▸ **Ihre Aufgaben**:
[a] Beantworten Sie drei Fragen zum Auszug über finanziellen Analphabetismus:
(i) Wovon haben die meisten Deutschen laut dem Auszug wenig Ahnung?
(ii) Was gehört nach Ansicht der Fachleute fest auf den Stundenplan deutscher Schulen?
(iii) Wovon sollen eigene schmerzliche Erfahrungen nach dem Börsencrash die Menschen abhalten?
[b] Für wen steht laut dem Auszug über finanziellen Analphabetismus fest, dass ökonomische Bildung an deutsche Schulen gehört? Nennen Sie alle genannten Gruppen.

▸ **Ausgewählter Auszug**:
Kopf im Sand Finanzieller Analphabetismus gefährdet Privatvorsorge

Die Deutschen sind finanzielle Analphabeten. Die meisten haben von Geldanlagen wenig Ahnung. Vor privater Altersvorsorge drücken sie sich nach neuen Studienergebnissen möglichst lange herum - mit manchmal dramatischen Folgen.

Die Deutschen sind finanzielle Analphabeten. Die meisten haben von Geldanlagen wenig Ahnung. Vor privater Altersvorsorge drücken sie sich nach neuen Studienergebnissen möglichst lange herum. Für Banken, Börsen- und Rentenexperten steht fest: Angesichts des steigenden Privatisierungsdrucks bei den Renten gehört verbrauchernahe ökonomische Bildung an deutschen Schulen fest auf den Stundenplan. Denn ob eigene schmerzliche Erfahrungen nach dem Börsencrash reichen, die Menschen von riskanten Aktiengeschäften abzuhalten, bleibt weiterhin fraglich.

▸ **Übungsdaten**:
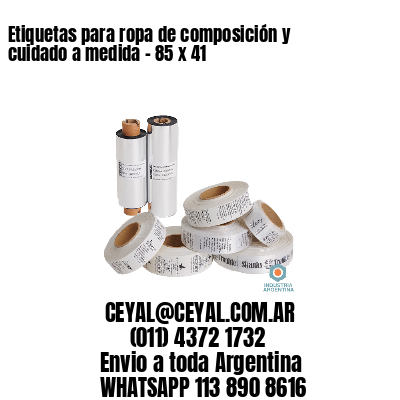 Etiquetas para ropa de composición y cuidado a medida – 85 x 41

--

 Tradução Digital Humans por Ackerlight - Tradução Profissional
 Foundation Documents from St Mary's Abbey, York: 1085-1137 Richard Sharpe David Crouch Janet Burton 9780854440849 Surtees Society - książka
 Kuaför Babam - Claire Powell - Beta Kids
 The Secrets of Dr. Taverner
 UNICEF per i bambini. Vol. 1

▸ **Lösungen zur Übung**:
[a]
(i) Von Geldanlagen.
(ii) Verbrauchernahe ökonomische Bildung.
(iii) Von riskanten Aktiengeschäften.

[b] Banken, Börsenexperten, Rentenexperten